• What you should do: Copy out verbatim the lines of the entries below that run from the line containing "Which is farther" through the line containing "Answer: the green", including both of those lines.
---- Input material
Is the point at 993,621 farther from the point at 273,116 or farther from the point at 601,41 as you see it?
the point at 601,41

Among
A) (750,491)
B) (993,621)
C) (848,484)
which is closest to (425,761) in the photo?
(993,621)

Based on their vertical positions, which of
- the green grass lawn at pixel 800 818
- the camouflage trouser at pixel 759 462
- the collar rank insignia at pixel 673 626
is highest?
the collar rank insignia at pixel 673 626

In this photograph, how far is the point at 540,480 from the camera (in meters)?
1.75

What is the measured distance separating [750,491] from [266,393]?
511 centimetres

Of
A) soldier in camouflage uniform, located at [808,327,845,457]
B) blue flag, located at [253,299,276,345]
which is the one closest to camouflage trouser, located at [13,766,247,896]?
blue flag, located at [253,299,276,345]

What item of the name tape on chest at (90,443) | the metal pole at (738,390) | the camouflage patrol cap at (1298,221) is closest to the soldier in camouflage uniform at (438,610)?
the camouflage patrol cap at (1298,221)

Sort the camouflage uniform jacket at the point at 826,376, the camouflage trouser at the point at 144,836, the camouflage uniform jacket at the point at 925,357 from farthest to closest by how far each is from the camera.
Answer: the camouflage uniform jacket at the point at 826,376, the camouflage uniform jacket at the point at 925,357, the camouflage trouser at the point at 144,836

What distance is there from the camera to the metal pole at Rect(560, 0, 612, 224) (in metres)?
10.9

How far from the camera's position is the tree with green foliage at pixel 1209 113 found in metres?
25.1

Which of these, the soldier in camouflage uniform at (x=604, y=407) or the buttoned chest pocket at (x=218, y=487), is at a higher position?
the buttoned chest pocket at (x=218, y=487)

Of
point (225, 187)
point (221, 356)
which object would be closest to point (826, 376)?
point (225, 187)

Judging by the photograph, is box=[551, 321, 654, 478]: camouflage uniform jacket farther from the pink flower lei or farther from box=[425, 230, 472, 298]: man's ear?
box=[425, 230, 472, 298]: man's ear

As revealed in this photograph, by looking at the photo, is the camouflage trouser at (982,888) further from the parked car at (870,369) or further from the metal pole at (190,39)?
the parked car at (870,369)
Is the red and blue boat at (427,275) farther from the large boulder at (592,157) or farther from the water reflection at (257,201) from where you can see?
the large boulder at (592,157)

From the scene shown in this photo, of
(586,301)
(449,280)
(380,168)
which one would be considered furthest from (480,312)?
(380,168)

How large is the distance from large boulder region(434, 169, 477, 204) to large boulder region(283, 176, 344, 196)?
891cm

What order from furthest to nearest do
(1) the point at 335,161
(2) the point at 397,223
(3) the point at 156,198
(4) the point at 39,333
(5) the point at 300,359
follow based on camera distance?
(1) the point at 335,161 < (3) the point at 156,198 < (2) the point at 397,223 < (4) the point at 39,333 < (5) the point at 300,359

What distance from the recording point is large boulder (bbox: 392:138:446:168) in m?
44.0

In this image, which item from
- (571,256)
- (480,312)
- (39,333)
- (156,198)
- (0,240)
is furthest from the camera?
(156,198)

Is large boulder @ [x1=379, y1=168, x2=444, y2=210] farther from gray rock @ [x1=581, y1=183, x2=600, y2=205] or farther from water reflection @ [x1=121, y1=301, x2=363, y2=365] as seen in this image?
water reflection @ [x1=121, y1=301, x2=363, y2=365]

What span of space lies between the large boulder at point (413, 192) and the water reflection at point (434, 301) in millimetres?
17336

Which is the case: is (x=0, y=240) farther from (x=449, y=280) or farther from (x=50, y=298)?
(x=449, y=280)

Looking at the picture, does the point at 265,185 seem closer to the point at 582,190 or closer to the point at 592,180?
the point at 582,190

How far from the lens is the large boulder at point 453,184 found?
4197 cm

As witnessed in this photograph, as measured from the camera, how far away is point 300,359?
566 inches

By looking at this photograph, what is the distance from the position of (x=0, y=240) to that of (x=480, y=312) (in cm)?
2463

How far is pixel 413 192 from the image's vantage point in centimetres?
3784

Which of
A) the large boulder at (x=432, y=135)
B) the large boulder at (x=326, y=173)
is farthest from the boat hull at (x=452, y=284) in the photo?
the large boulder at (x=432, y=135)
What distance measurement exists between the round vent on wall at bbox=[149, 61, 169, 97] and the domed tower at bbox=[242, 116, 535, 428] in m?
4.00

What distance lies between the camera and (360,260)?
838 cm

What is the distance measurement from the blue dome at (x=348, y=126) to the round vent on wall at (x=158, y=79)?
--------
---- Input material
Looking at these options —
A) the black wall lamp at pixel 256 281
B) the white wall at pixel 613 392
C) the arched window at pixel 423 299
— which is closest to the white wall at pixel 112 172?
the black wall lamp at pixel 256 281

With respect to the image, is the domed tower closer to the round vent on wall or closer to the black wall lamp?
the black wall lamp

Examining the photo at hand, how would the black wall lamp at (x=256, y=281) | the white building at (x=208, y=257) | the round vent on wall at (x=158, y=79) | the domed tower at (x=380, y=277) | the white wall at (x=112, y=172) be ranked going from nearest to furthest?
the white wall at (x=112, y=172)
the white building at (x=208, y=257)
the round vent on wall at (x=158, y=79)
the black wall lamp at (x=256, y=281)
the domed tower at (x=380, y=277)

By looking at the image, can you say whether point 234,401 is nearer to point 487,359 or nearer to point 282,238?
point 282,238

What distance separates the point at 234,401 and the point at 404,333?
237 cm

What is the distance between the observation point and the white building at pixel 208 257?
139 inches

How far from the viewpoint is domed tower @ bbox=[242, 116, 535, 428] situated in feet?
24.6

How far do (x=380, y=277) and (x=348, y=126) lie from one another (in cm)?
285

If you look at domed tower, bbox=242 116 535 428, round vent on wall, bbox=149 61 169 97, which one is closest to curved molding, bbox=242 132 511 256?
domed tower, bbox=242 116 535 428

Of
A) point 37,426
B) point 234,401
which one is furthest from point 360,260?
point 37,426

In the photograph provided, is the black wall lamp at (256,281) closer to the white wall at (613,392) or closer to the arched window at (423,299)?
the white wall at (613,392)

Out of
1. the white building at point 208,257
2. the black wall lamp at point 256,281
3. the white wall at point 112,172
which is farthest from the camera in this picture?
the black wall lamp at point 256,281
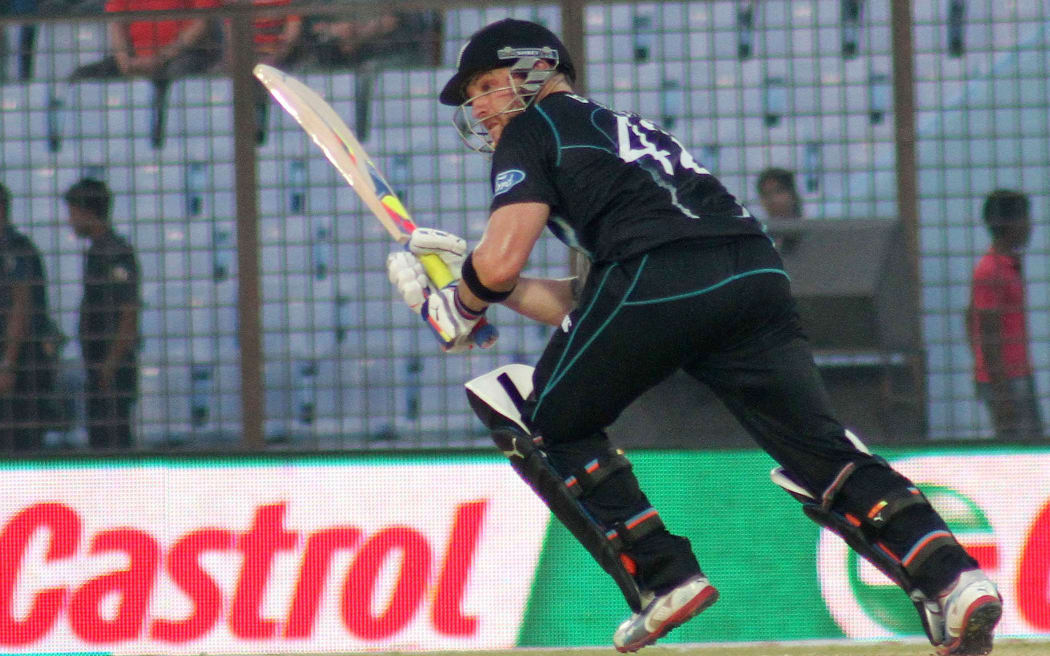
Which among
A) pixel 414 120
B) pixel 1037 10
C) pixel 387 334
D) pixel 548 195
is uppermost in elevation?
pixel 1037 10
--------
---- Input material
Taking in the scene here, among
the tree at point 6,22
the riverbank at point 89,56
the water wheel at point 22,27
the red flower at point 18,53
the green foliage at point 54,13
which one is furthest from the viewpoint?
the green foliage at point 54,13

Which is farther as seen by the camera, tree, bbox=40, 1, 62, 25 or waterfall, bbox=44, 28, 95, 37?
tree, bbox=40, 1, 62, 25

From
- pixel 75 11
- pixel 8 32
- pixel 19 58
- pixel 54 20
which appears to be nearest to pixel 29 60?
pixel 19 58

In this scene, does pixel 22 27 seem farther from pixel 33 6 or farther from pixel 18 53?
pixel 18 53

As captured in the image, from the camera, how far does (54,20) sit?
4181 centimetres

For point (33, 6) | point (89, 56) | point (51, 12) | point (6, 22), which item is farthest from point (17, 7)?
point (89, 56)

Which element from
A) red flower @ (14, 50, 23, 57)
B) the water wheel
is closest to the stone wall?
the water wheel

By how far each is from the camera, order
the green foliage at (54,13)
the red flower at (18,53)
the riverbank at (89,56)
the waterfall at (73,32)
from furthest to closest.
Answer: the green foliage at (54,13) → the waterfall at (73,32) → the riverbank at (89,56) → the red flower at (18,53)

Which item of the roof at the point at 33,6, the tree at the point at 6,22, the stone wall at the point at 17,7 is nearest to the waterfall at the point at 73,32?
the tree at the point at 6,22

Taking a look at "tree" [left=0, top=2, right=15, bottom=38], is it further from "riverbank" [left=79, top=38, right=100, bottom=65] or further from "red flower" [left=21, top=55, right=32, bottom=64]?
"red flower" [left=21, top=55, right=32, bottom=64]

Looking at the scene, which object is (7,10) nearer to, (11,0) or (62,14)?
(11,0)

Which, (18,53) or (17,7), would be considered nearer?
--------
• Exercise output:
Which is farther as seen by the camera, tree, bbox=40, 1, 62, 25 or waterfall, bbox=44, 28, 95, 37?
tree, bbox=40, 1, 62, 25

From
- pixel 75 11
- pixel 8 32
- pixel 19 58
- pixel 54 20
which appears to be nearest to pixel 29 60?
pixel 19 58

In this scene, does pixel 22 27 seem farther from pixel 33 6 or farther from pixel 18 53?
pixel 18 53

As captured in the image, from the camera, how far does (54,20) sit?
4181 centimetres

For point (33, 6) | point (89, 56) | point (51, 12) | point (6, 22), which item is farthest from point (17, 7)?
point (89, 56)

Which element from
A) red flower @ (14, 50, 23, 57)
B) the water wheel
is closest to the stone wall?
the water wheel

By how far each is from the camera, order
the green foliage at (54,13)
the red flower at (18,53)
the riverbank at (89,56)
the waterfall at (73,32)
from furthest to closest.
Answer: the green foliage at (54,13) → the waterfall at (73,32) → the riverbank at (89,56) → the red flower at (18,53)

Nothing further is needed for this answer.